#### Extrait choisi

Et soudain, tout a changé. Quand Renaud Camus théorise le « grand remplacement », il est condamné par les tribunaux pour provocation à la haine raciale – la chose est arrivée plusieurs fois – et on le taxe de « conspirationnisme ». Ceux qui utilisent médiatiquement l’expression – tels Eric Zemmour, Jordan Bardella, Philippe de Villiers… – sont aussitôt désignés comme racistes, extrémistes, infréquentables. Rien de tel quand Jean-Luc Mélenchon utilise les mêmes termes. La différence, c’est qu’il l’appelle de ses vœux, ce « grand remplacement » qu’il verrait bien prendre le dessus sur la culture française à travers la « créolisation ».
Ainsi, Jean-Luc Mélenchon n’est pas désigné comme « complotiste » dans les médias acquis au tabou qui entoure l’immigration massive, dont la critique est soigneusement confinée à l’intérieur de limites bien mieux contrôlées que nos frontières. Au bout de décennies d’une politique d’immigration qui a permis l’entrée en France (et plus largement dans les vieilles chrétientés d’Europe) de populations à la religion et à la culture fort différentes des nôtres, il lui est permis de faire le constat. Il ne fallait surtout pas le permettre avant, histoire de ne pas renforcer l’attrait de partis ou de mouvements politiques qui mettaient en garde contre cette politique, et proposaient de l’inverser.
Les mots de Mélenchon sur le grand remplacement
Voici ses mots :
« Alors oui, M. Zemmour, il y a un grand remplacement. Oui, M. Bayrou, il y a un grand remplacement. Quel est ce remplacement ? Ce remplacement, c’est celui d’une génération qui vient après l’autre et qui ne ressemblera jamais à la précédente. Vous autres, qui avez eu la chance de vous mélanger et de vous découvrir de vous entendre chanter, parler, cuisiner, jouer de la musique, vous savez l’importance de ce mélange, l’importance de cette créolisation qui crée du neuf car non, le futur n’est pas voué à être le passé toujours recommencé, et il y en a assez de passer son temps à faire l’apologie de la tradition ! »

#### Matériel fourni
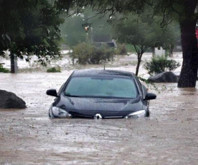 Meteoroloji'den 3 ile kuvvetli yağış ve sel uyarısı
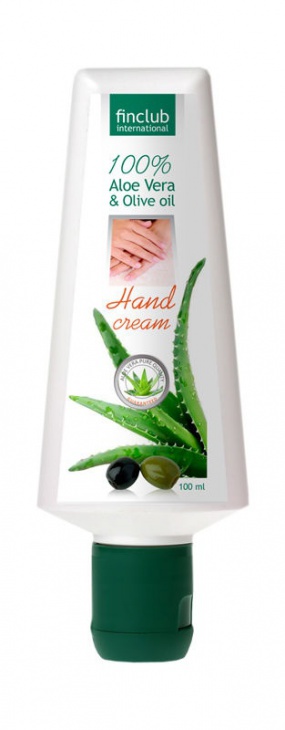 Aloe Vera HAND cream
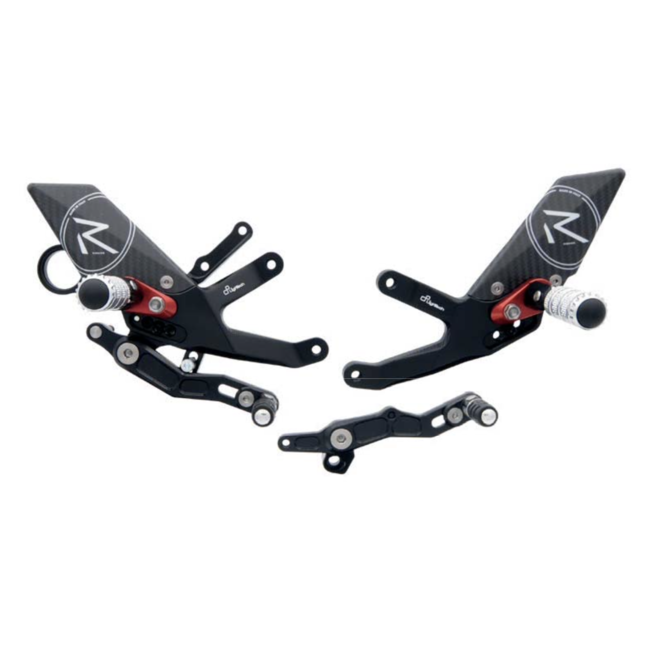 Rem-Schakelset BMW S1000RR 2009 - 2022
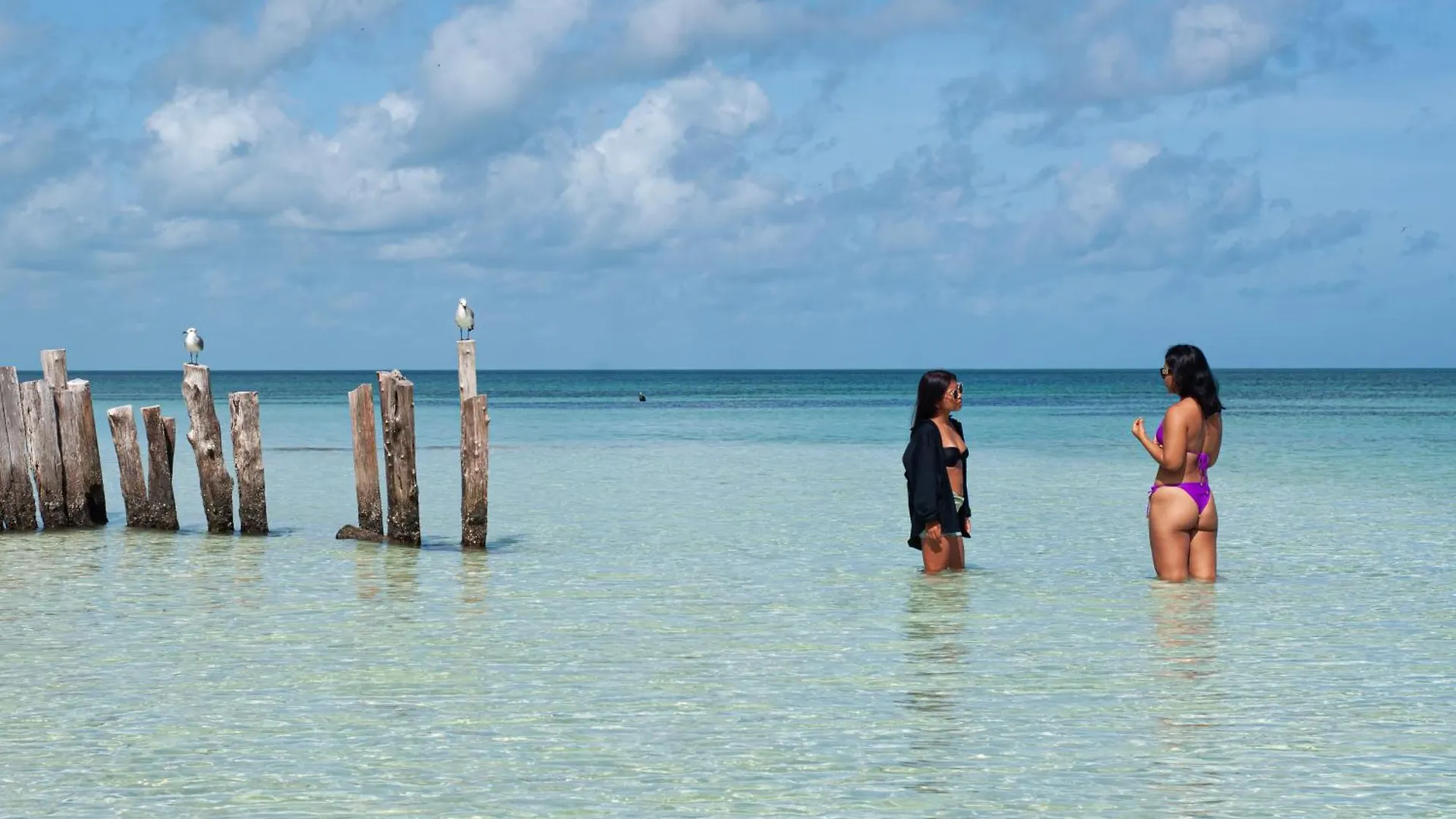 Ξενοδοχείο Golden Paradise Beach Isla Holbox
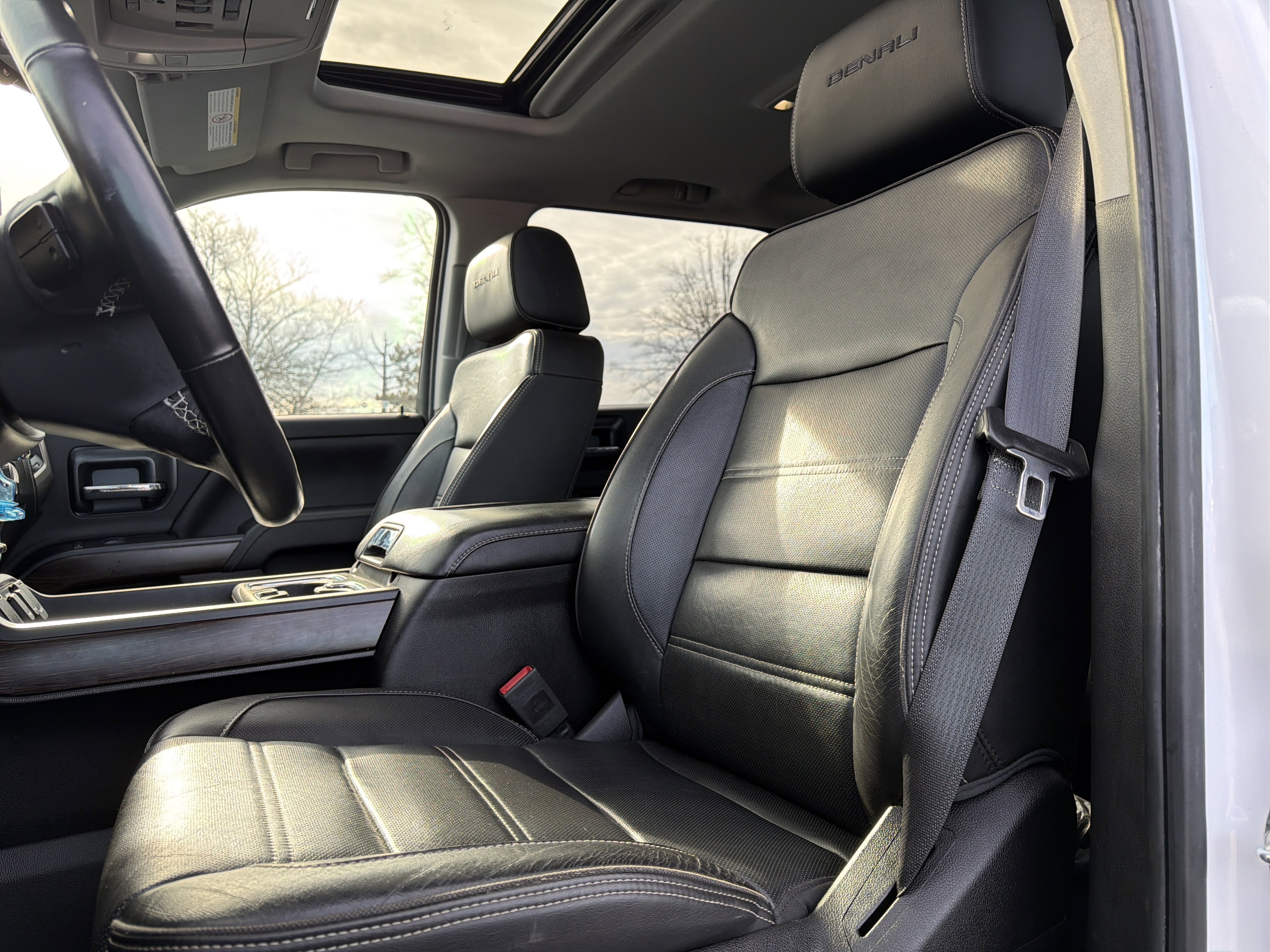 2019 GMC Sierra 2500 HD Denali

#### Vos consignes
1 > Dans l'extrait sur le grand remplacement, pour quel motif Renaud Camus a-t-il été condamné par les tribunaux ?
2 > Poursuivez l'extrait sur le grand remplacement à partir de la fin de la citation de Mélenchon.

#### Réponses par consigne
1 > Pour provocation à la haine raciale.

2 >
Il s’exprimait à sa manière de tribun, avec en arrière-fond une opération de mobilisation des jeunes électeurs au secours de LFI : devant lui, un public bigarré, vendredi, dans un amphi de l’Université Toulouse-II-Jean-Jaurès, qui a applaudi à tout rompre les mots « grand remplacement ». Ils avaient parfaitement compris ce que cela signifiait : non pas le remplacement d’une génération par la suivante, qui est la loi de la nature et n’entraîne pas de soi une révolution ou une rupture, mais celui d’une population qui représente la « tradition » française par une population « créolisée ». Une population ayant développé une nouvelle langue, une nouvelle culture, une nouvelle manière d’être fondée sur le mélange. Solve et coagula, disent les francs-maçons. C’est bien ça : dissoudre et figer, rejeter ce qui fut, faire du nouveau pour mieux chasser l’ancien.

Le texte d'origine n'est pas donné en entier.